Moreover, MAFLD or NAFLD was associated with the high 10-year CVD risk for patients with RA in the unadjusted analysis (MAFLD: OR = 3.533, 95% CI 2.283-5.469, p < 0.001; NAFLD: OR = 3.428, 95% CI 2.201-5.339, p < 0.001, respectively). After adjustment for the potential confounders, these associations remained (MAFLD: AOR = 3.184, 95% CI 1.777-5.705, p < 0.001; NAFLD: AOR = 2.870, 95% CI 1.597-5.156, p < 0.001, respectively).

To compare the performance of MAFLD and NAFLD in identifying CVD events and high 10-years CVD risk in RA patients, the NRI and IDI were performed to evaluate the improvement of diagnostic accuracy. The NRI and IDI was -0.011 (95% CI -0.025-0.003) and -0.002 (95% CI -0.007-0.002) for CVD events, and 0.012 (95% CI -0.014-0.038) and 0.005 (95% CI -0.003-0.013, all p > 0.05, Supplementary Table S4) for high 10-year CVD risk, respectively. Compared with NAFLD, the MAFLD criteria had no further improvement (either measured by NRI or IDI) in identifying CVD events and high 10-years CVD risk.

Discussion

Our research for the first reports that the prevalence of MAFLD in RA patients is 21.4%. Besides a higher risk of advanced fibrosis, both MAFLD and NAFLD are related to an increased hazard (2~3 folds) of CVD events and high 10-year CVD risk. However, new nomenclature from NAFLD to MAFLD identifies no additional CVD risk in RA patients. These findings impose an emphasis on the detection and management of MAFLD or NAFLD in patients with RA. 

A recent meta-analysis in 2020 reported the total prevalence of NAFLD in Mainland China is 29.9%, which was similar to that in Western countries (23.7%-31.8%) [23,24]. And the epidemiological data of MAFLD prevalence was 30%-40% in general population in Asia [25]. Although the definition of MAFLD allowed the inclusion of patients with over alcohol intake and concomitant liver diseases, dispute still remained on whether more patients were identified by using the MAFLD definition.
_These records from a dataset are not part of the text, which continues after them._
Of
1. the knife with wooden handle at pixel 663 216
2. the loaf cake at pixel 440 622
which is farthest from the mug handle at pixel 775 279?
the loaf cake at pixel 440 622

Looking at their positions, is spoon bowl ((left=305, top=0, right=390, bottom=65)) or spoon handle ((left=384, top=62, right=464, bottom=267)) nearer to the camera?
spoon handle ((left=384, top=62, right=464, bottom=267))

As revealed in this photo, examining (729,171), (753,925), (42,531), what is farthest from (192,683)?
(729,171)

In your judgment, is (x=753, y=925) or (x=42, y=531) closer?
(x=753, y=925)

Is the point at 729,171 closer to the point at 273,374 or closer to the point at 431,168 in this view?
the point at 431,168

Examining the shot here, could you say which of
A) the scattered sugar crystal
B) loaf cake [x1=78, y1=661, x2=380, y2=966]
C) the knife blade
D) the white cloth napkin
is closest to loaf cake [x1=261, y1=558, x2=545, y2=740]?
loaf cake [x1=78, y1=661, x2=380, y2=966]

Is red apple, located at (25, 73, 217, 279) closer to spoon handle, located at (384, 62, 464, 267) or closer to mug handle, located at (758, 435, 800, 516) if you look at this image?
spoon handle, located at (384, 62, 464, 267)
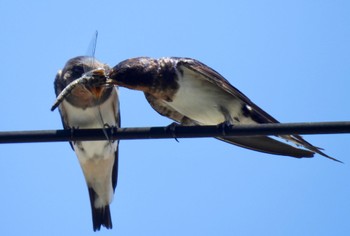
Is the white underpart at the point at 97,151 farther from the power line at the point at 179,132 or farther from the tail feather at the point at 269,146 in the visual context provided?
the power line at the point at 179,132

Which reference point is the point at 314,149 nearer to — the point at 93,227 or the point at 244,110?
the point at 244,110

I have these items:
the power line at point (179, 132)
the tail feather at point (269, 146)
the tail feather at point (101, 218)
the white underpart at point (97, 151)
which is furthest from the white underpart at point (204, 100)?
the tail feather at point (101, 218)

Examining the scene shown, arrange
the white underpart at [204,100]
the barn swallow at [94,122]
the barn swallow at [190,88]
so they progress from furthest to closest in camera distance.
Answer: the barn swallow at [94,122], the white underpart at [204,100], the barn swallow at [190,88]

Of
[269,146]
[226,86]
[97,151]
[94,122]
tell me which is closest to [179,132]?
[269,146]

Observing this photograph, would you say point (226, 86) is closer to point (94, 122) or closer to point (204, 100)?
point (204, 100)

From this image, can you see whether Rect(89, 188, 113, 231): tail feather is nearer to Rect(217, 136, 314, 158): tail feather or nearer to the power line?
Rect(217, 136, 314, 158): tail feather

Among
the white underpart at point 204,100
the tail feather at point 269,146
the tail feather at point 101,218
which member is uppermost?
the white underpart at point 204,100

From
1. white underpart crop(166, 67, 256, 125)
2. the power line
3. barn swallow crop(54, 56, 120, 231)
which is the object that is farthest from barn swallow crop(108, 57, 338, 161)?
the power line
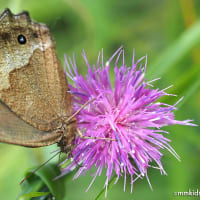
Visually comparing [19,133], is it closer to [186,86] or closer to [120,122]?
[120,122]

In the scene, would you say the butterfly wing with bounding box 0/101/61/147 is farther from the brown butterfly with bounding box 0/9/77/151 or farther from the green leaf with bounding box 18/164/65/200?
the green leaf with bounding box 18/164/65/200

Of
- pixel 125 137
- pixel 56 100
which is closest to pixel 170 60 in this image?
pixel 125 137

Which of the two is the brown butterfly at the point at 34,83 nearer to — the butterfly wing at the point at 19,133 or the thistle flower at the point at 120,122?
the butterfly wing at the point at 19,133

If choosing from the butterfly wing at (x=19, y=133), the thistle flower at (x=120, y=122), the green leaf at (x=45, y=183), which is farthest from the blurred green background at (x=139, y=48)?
the butterfly wing at (x=19, y=133)

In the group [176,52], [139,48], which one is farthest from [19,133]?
[139,48]

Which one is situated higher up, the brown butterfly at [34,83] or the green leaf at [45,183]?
the brown butterfly at [34,83]

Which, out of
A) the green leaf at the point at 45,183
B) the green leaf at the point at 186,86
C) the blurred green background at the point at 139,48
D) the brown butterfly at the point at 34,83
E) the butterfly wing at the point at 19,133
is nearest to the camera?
the butterfly wing at the point at 19,133

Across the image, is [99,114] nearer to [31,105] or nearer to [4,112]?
[31,105]
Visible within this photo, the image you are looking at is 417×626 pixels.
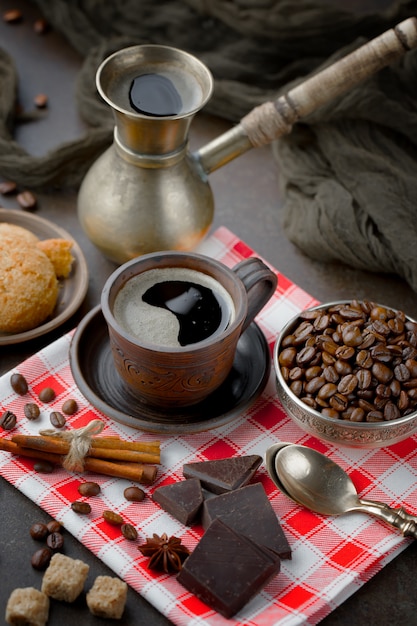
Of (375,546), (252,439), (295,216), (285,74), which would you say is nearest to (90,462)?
(252,439)

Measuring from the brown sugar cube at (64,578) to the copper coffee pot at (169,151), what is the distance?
0.74 meters

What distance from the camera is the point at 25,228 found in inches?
76.4

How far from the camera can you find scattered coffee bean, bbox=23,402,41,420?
1.55 metres

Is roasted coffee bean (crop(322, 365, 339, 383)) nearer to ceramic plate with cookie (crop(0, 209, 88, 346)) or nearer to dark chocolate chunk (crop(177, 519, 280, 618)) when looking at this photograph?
dark chocolate chunk (crop(177, 519, 280, 618))

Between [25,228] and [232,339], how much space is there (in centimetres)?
69

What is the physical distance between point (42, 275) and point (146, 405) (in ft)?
1.22

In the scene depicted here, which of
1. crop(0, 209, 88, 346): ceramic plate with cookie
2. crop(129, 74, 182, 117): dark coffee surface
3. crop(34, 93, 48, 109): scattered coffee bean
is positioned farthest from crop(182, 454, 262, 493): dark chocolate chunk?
crop(34, 93, 48, 109): scattered coffee bean

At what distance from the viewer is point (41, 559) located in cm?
137

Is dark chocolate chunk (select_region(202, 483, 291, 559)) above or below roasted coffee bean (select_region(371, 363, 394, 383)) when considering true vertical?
below

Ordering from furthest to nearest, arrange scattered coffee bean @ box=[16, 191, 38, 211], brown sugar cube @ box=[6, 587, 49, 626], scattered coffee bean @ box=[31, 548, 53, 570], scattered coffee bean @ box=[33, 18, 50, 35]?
scattered coffee bean @ box=[33, 18, 50, 35] → scattered coffee bean @ box=[16, 191, 38, 211] → scattered coffee bean @ box=[31, 548, 53, 570] → brown sugar cube @ box=[6, 587, 49, 626]

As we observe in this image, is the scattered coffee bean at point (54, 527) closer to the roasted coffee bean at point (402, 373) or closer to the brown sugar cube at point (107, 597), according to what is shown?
the brown sugar cube at point (107, 597)

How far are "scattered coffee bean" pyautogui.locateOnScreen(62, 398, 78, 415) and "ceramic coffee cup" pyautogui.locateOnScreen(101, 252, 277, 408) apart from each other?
109mm

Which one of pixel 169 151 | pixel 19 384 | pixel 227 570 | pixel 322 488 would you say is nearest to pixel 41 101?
pixel 169 151

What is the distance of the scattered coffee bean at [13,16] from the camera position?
2627 millimetres
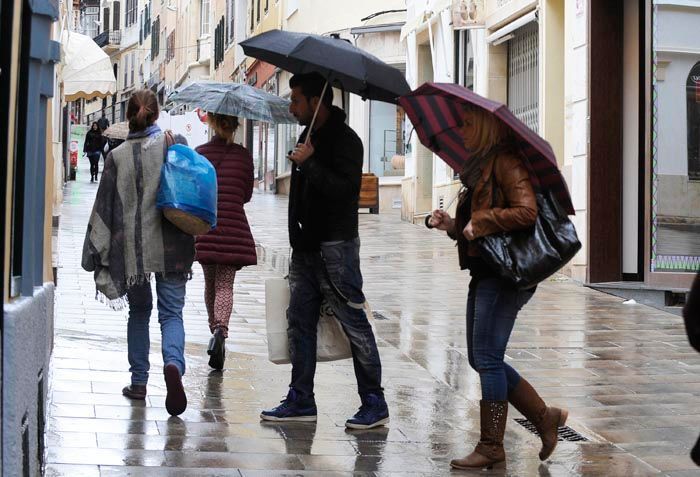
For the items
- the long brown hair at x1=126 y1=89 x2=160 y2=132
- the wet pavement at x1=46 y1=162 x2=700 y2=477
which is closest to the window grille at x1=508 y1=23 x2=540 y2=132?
the wet pavement at x1=46 y1=162 x2=700 y2=477

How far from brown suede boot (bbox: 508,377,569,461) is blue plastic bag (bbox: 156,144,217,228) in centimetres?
201

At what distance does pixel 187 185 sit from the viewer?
713 cm

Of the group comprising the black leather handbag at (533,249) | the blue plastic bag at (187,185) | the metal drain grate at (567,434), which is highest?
the blue plastic bag at (187,185)

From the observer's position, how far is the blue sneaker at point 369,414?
688cm

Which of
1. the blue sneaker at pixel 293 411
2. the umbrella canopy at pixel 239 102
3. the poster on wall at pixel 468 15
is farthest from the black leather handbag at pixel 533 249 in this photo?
the poster on wall at pixel 468 15

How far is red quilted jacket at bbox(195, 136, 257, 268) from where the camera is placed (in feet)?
28.2

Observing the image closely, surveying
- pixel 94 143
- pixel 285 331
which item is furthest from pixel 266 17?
pixel 285 331

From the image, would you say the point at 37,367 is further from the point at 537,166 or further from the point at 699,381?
the point at 699,381

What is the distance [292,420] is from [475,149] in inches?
74.9

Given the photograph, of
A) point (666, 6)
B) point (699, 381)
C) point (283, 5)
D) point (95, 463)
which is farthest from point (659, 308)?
point (283, 5)

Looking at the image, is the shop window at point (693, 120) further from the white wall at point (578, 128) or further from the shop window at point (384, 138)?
the shop window at point (384, 138)

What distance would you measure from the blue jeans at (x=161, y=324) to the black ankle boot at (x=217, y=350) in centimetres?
100

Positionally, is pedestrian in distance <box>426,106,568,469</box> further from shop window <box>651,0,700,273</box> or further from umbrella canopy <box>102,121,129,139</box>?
shop window <box>651,0,700,273</box>

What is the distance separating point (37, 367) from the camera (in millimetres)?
5004
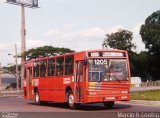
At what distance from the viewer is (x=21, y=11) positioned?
6819 cm

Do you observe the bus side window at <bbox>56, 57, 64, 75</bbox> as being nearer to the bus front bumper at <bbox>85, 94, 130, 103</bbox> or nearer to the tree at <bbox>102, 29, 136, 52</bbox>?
the bus front bumper at <bbox>85, 94, 130, 103</bbox>

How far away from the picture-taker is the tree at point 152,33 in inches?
3777

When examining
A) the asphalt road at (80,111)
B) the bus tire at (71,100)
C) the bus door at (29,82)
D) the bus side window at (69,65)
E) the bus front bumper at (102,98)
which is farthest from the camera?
the bus door at (29,82)

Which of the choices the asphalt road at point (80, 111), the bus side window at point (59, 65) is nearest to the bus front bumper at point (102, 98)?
the asphalt road at point (80, 111)

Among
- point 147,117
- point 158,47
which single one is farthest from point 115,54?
point 158,47

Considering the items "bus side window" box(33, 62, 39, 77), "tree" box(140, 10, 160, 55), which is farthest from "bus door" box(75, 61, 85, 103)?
"tree" box(140, 10, 160, 55)

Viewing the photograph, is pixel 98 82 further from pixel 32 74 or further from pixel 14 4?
pixel 14 4

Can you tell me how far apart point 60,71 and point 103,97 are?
155 inches

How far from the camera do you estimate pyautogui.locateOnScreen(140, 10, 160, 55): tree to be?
3777 inches

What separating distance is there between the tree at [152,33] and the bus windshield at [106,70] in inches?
2956

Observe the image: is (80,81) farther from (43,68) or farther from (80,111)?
(43,68)

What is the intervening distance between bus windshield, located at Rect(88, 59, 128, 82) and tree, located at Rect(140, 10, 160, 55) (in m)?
75.1

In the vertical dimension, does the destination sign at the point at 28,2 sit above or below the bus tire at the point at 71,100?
above

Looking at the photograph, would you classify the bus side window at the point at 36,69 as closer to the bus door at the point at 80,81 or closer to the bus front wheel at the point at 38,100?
the bus front wheel at the point at 38,100
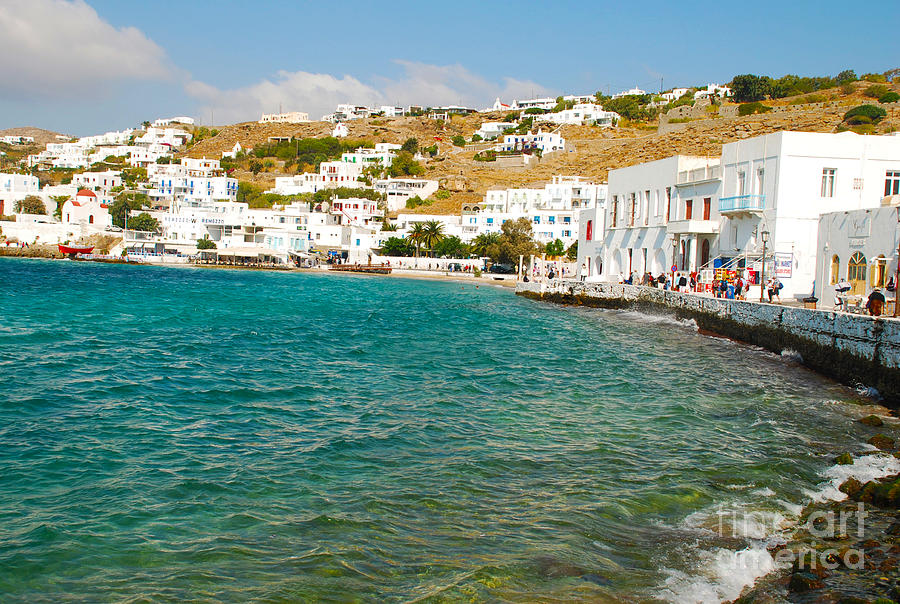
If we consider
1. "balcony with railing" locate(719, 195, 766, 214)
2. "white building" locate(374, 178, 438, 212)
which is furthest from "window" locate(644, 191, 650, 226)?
"white building" locate(374, 178, 438, 212)

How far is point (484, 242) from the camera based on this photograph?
89000 mm

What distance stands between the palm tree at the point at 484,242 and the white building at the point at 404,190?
32.5 m

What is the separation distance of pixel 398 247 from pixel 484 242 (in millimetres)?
14631

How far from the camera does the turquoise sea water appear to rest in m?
6.95

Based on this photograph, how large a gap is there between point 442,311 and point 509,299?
12155mm

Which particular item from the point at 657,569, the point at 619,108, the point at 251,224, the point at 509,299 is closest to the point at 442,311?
the point at 509,299

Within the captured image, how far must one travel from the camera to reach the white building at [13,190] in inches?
4803

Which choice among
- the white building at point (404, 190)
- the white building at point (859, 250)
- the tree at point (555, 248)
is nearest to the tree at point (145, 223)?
the white building at point (404, 190)

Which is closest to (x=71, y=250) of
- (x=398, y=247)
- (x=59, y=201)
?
(x=59, y=201)

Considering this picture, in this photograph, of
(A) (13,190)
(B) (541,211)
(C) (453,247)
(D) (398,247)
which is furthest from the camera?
(A) (13,190)

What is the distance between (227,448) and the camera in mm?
11156

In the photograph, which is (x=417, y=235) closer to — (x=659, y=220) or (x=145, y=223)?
(x=145, y=223)

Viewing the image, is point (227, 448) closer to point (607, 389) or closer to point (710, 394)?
point (607, 389)

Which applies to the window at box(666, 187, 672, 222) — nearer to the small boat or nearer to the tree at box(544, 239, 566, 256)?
the tree at box(544, 239, 566, 256)
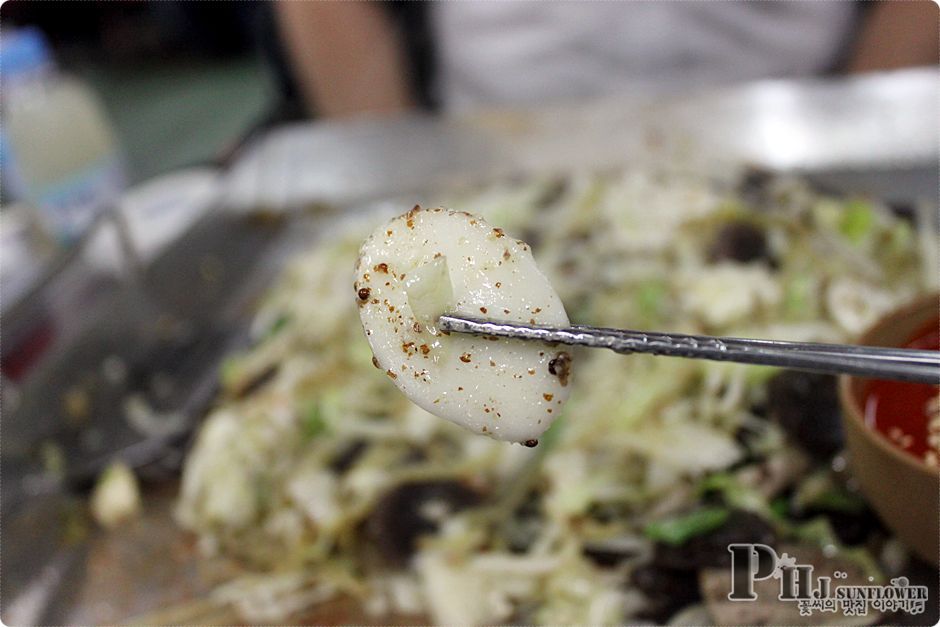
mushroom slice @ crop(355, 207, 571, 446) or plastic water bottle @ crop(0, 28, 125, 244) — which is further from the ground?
plastic water bottle @ crop(0, 28, 125, 244)

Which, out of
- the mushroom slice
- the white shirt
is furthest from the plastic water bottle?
the mushroom slice

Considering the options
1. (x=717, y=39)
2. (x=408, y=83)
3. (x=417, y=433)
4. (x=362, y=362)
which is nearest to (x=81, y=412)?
(x=362, y=362)

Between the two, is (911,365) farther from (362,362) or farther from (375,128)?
(375,128)

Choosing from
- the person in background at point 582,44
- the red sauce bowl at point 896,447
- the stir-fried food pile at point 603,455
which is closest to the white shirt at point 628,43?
the person in background at point 582,44

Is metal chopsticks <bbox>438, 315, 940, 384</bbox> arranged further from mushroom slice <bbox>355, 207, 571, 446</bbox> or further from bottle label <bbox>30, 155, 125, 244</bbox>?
bottle label <bbox>30, 155, 125, 244</bbox>

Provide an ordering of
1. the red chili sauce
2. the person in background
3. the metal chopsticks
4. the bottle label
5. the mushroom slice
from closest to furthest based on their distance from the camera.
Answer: the metal chopsticks
the mushroom slice
the red chili sauce
the bottle label
the person in background
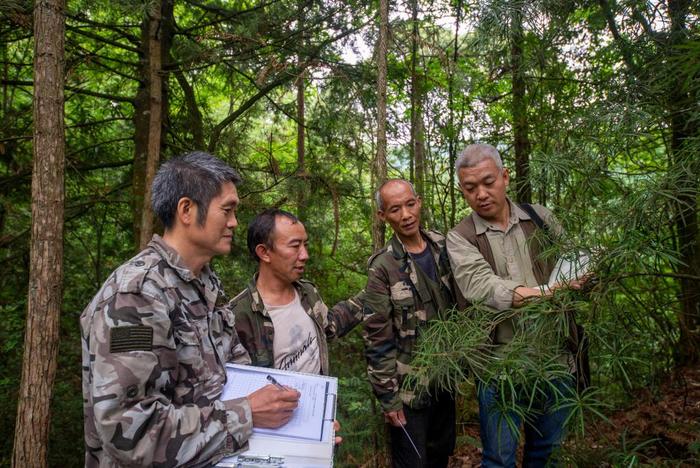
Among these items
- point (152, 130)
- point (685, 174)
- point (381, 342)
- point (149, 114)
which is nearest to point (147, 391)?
point (381, 342)

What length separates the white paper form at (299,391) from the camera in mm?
1953

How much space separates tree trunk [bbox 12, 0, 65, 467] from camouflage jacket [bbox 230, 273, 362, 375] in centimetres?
150

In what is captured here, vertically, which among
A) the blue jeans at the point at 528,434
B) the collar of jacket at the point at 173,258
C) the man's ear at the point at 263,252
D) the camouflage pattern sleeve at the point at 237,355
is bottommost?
the blue jeans at the point at 528,434

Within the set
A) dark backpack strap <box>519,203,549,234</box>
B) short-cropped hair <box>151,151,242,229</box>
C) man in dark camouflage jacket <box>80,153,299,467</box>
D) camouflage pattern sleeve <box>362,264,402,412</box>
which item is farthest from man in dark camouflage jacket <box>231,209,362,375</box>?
dark backpack strap <box>519,203,549,234</box>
In a Korea Nationwide Cohort Study of 9.58 million middle-aged adults, the prevalence of fatty liver disease (FLD) was higher by using the definition of MAFLD than NAFLD (37.3% vs. 28.0%) [26]. A population-based study in the northern China also showed a higher prevalence of MAFLD than NAFLD (32.7% vs. 27.3%) [27]. However, other researchers showed an identical prevalence between MAFLD and NAFLD (31.2% vs. 33.2%) by Lin et al. [28] and 25.9% vs. 25.7% by Wong et al. [29]. In our cohort, the prevalence of NAFLD was 20.5%, which was consistent with that in Korean (21.1%) and in Italian (25.0%) RA population [30, 31]. To our best knowledge, no studies have investigated the epidemiological data of MAFLD in RA patients yet. In this study, the prevalence of MAFLD was 21.4%, which indicated the new definition of MAFLD shared a similar prevalence to NAFLD in RA patients. 

Reports from general population have demonstrated that individuals with MAFLD have a higher level of liver parameters (ALT, AST, ALP and GGT) and more proportion of abnormal ALT than those without [26, 27]. MAFLD patients showed a higher liver fibrosis score and a higher ratio of advanced fibrosis than the general population [28,29]. Moreover, the sensitivity for detecting advanced fibrosis was higher for MAFLD than NAFLD (93.9% vs. 73.0%), in which the MAFLD definition better identifies advanced fibrosis in general population [32]. In our study, RA patients with MAFLD or NAFLD showed slightly elevated ALT, higher liver fibrosis scores and advanced fibrosis. As recommended by 2021 ACR Guideline for RA treatment [33], the clinicians should pay attention to NAFLD (or MAFLD) and dynamically monitor liver enzymes, liver function tests and liver fibrosis when using methotrexate and other hepatic toxic medicines.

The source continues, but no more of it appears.